[Data section]
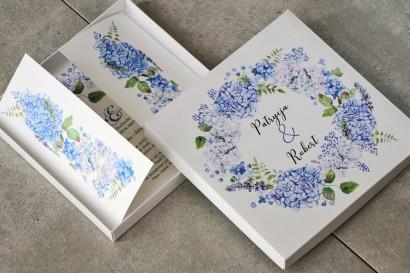 Efektowne Zaproszenie ślubne w pudełku - Pistacjowe nr 1 - Błękitne hortensje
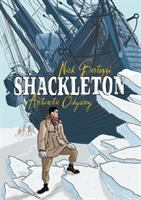 Book cover for Shackleton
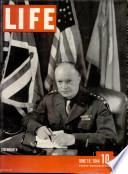 1944年6月19日
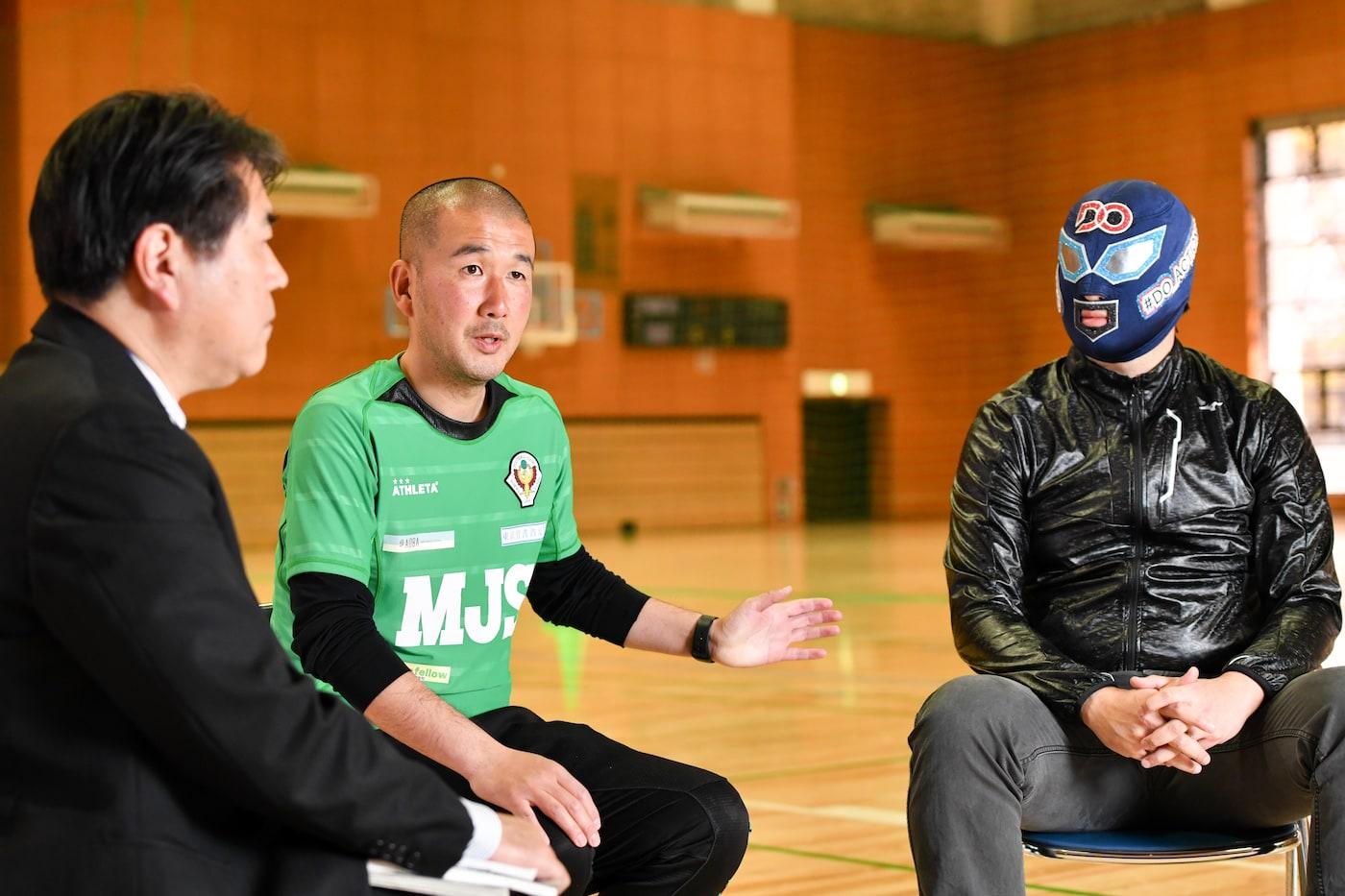 DOマンと笠間さんと中村さん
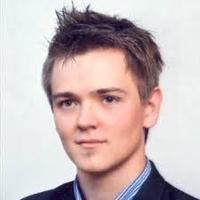 Tomasz Trębski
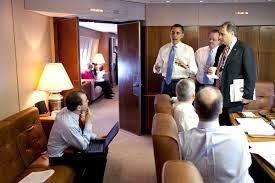 Sebelum Obama Tiba - Ini Terjadi Dulu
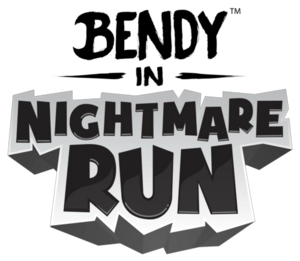 Bendy in Nightmare Run logo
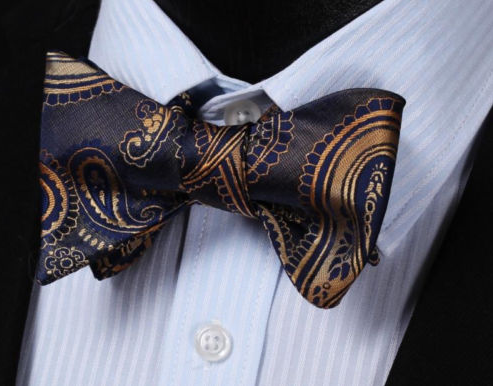 Self tie Navy and Gold Paisley Bow Tie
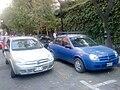 Chevy C2 4P.jpg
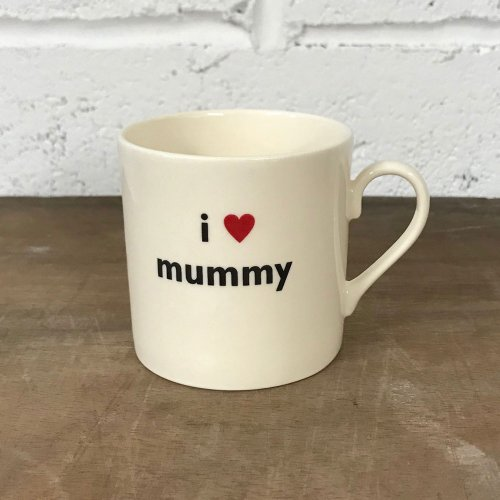 WAREHOUSE SALE! CHILD'S I LOVE MUMMY MUG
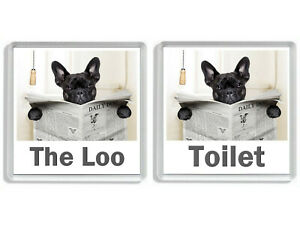 FRENCH BULLDOG READING A NEWSPAPER ON THE LOO Novelty Toilet Door Signs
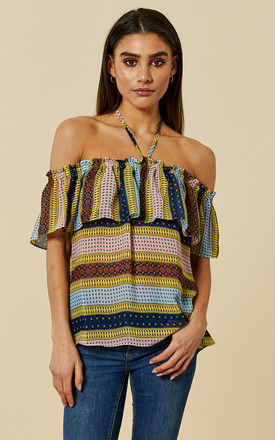 South Beach Off the Shoulder Halterneck Blouse in Blue and Brown by Once Upon a Time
[/Data section]
Assignment
Transcribe all records verbatim, no pictures.

Written answer
 Efektowne Zaproszenie ślubne w pudełku - Pistacjowe nr 1 - Błękitne hortensje
 Book cover for Shackleton
 1944年6月19日
 DOマンと笠間さんと中村さん
 Tomasz Trębski
 Sebelum Obama Tiba - Ini Terjadi Dulu
 Bendy in Nightmare Run logo
 Self tie Navy and Gold Paisley Bow Tie
 Chevy C2 4P.jpg
 WAREHOUSE SALE! CHILD'S I LOVE MUMMY MUG
 FRENCH BULLDOG READING A NEWSPAPER ON THE LOO Novelty Toilet Door Signs
 South Beach Off the Shoulder Halterneck Blouse in Blue and Brown by Once Upon a Time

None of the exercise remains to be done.